I think you said you are fermenting in a closet. You can install a bathroom-style powered vent in there and vent the smell out into the attic.


----------



## cohenhouse77 (Oct 12, 2012)

robie said:


> For next time:
> 
> I think you said you are fermenting in a closet. You can install a bathroom-style powered vent in there and vent the smell out into the attic.



That is brilliant ol boy!


----------



## rodo (Oct 12, 2012)

*



okay wife is complaining now......fermentation smell

Click to expand...

 
Thats how I got my very own wine making room. Of corse my wife likes my wines.*


----------



## Julie (Oct 12, 2012)

rodo said:


> *Thats how I got my very own wine making room. Of corse my wife likes my wines.*


 
Rodo, that is an understatement!!!!!!!!!


----------



## Javila (Oct 12, 2012)

I also gone thru this phase. it's hard to stop smiling when she complains about the magic taking place. I had to back off to one batch fermenting at a time in the basement.....but we still get the pleasant aroma from the fresh air intake when the central air kicks on! . LOL


----------



## NoSnob (Oct 14, 2012)

Fermentation, clearing and aging occurs in my tiny winery which is a half-bath in the foyer. It is about ten steps from the kitchen where all the washing/sanitation/bottling occurs. During that week of fragrant yeast a-wafting (sounds like something from the 12 Days of Christmas!) I keep the door closed and periodically run the exhaust fan. But mostly, we have come to associate yeasty/fruity odors with the good side: excellent and inexpensive wine! 

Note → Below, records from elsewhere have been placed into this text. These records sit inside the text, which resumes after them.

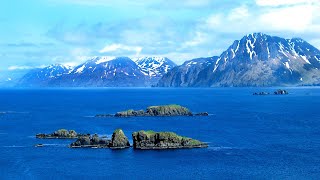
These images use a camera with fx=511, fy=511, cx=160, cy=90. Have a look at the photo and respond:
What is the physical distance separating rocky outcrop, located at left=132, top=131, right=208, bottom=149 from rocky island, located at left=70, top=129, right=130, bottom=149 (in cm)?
356

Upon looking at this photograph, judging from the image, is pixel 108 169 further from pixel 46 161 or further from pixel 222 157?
pixel 222 157

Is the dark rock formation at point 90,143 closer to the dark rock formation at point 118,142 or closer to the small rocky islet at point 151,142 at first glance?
the small rocky islet at point 151,142

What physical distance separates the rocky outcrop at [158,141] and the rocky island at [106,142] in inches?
140

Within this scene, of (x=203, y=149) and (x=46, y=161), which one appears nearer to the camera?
(x=46, y=161)

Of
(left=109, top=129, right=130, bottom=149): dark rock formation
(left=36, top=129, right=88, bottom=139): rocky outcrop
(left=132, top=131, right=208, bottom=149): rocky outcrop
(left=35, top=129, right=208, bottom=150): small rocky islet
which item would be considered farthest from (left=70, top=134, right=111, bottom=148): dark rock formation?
(left=36, top=129, right=88, bottom=139): rocky outcrop

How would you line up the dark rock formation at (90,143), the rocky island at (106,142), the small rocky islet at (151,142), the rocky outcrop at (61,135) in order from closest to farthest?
the small rocky islet at (151,142)
the rocky island at (106,142)
the dark rock formation at (90,143)
the rocky outcrop at (61,135)

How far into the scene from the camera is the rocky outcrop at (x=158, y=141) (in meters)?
147

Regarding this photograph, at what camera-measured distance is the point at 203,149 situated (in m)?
145

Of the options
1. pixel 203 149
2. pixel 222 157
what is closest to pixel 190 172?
pixel 222 157

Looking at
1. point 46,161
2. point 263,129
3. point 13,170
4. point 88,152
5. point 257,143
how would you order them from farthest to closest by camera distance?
1. point 263,129
2. point 257,143
3. point 88,152
4. point 46,161
5. point 13,170

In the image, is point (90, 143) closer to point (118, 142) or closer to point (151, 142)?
point (118, 142)

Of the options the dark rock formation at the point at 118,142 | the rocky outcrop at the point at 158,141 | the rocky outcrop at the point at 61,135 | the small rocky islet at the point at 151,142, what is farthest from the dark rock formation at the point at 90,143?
the rocky outcrop at the point at 61,135

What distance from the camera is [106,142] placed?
153 meters

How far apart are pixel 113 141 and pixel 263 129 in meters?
67.5
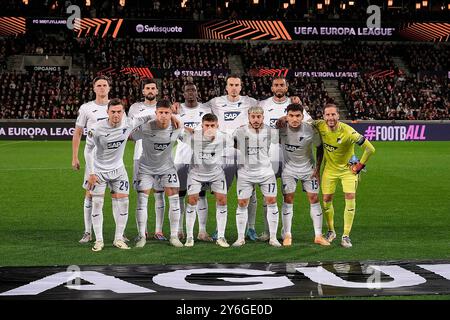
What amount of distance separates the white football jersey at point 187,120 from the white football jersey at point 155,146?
46 centimetres

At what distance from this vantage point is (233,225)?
10703 mm

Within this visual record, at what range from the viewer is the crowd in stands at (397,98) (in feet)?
122

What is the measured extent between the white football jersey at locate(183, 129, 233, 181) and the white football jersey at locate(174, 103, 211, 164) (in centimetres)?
44

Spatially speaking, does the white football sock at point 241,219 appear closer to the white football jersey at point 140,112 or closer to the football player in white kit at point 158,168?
the football player in white kit at point 158,168

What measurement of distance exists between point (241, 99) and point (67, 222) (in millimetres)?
3430

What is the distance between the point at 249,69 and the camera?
43250 mm

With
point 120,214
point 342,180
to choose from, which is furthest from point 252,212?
point 120,214

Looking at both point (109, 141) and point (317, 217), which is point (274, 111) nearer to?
point (317, 217)

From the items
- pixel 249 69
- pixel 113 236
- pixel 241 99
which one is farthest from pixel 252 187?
pixel 249 69

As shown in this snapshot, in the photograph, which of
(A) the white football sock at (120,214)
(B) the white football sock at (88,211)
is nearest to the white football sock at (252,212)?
(A) the white football sock at (120,214)

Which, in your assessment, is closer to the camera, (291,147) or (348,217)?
(348,217)

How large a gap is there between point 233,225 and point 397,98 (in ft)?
103

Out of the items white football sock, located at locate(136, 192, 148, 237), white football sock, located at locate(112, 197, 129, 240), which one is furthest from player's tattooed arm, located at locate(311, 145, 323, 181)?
white football sock, located at locate(112, 197, 129, 240)

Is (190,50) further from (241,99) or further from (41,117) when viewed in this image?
(241,99)
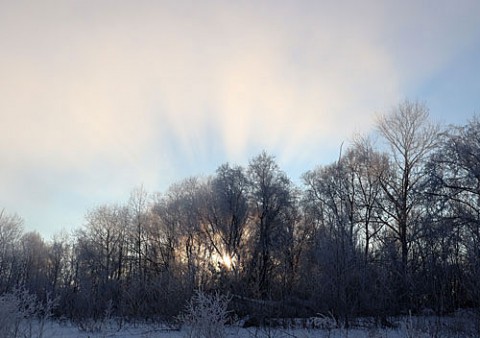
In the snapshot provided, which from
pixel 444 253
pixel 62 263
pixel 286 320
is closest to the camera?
pixel 286 320

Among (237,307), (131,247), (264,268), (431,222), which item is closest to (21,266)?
(131,247)

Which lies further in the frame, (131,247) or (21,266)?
(131,247)

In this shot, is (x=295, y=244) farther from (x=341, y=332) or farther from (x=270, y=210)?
(x=341, y=332)

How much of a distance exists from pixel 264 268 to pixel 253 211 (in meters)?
7.74

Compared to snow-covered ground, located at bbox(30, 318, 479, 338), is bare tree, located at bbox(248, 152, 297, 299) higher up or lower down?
Result: higher up

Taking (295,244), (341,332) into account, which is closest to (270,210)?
(295,244)

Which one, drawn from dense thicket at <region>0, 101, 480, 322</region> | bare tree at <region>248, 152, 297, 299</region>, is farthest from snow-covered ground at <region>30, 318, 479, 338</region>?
bare tree at <region>248, 152, 297, 299</region>

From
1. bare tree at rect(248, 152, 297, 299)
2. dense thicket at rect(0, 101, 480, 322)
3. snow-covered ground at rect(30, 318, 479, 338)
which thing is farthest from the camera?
bare tree at rect(248, 152, 297, 299)

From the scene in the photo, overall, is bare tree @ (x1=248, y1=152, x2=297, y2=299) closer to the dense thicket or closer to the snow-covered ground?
the dense thicket

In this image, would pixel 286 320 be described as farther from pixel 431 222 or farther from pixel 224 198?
pixel 224 198

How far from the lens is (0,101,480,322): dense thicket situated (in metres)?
19.9

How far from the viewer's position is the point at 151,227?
46.2 meters

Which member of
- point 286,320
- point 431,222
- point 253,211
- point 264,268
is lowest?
point 286,320

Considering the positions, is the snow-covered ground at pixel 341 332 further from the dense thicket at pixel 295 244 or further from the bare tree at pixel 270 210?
the bare tree at pixel 270 210
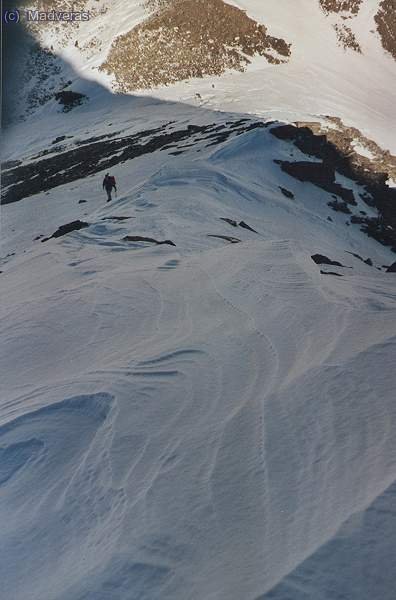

My wife has come to provide a much needed third hand during production. So I bought her a custom grape cluster necklace and "promoted" her to production manager. No more complaints! Bribery seems to work for me.
NS


----------



## Dend78 (Oct 15, 2012)

if i were to try my half bath every batch would turn out to be skeeter pee , i have a 3 yr old whos afraid of nothing, and a 6 yr old for moral support for the 3 yr old.

as for adding a fan in this one would be hard as its the closet under the stairs, yes im the whine-o under the stairs hahah


----------



## astrologica (Oct 15, 2012)

Ours is in the closet under the stairs too. It's an old country farmhouse. The only stinky ones has been the watermelon.
Just did a half gallon of apple juice and 10 ounces of pure maple syrup with cinnamon powder. It started fermenting immediately and is full of bubbles.
I've fallen in love with this. I want to ferment everything. I would ferment the kitchen table if I could.


----------



## arcticsid (Oct 15, 2012)

This thread is too funny. We hve all been there. Seems like some batches are just worse than others. I live n a 12x22 ft cabin with three cats, During the winter I have had a couple stinky ones and they looked at me funny. One batch they hid under the bunk for days until it finally went to the secondary!!


----------



## Dend78 (Oct 17, 2012)

i hear ya on that! its sad that now everything i see im like hmmm wonder what that wine would taste like hahah


----------



## astrologica (Oct 17, 2012)

The black cherry, maple syrup n Lalvin 1122 has been like Mt. St. Helens for a couple of days now. It's more entertaining when it has a lot of pulp that's visible through glass. It's easier to see the eruptions.
Incidentally, I got my hands on a case of Widmer Brothers Pitch Black IPA in 22oz-ers for 12 bucks and I immediately thought "those would make great wine bottles"
Hoping I can find a cork that fits.
BTW, the beer is great!


----------



## astrologica (Oct 17, 2012)

Arcticsid, which ones did the cats hide from?


----------



## cconti (Oct 17, 2012)

Yes send your wife on vacation for 1 week


----------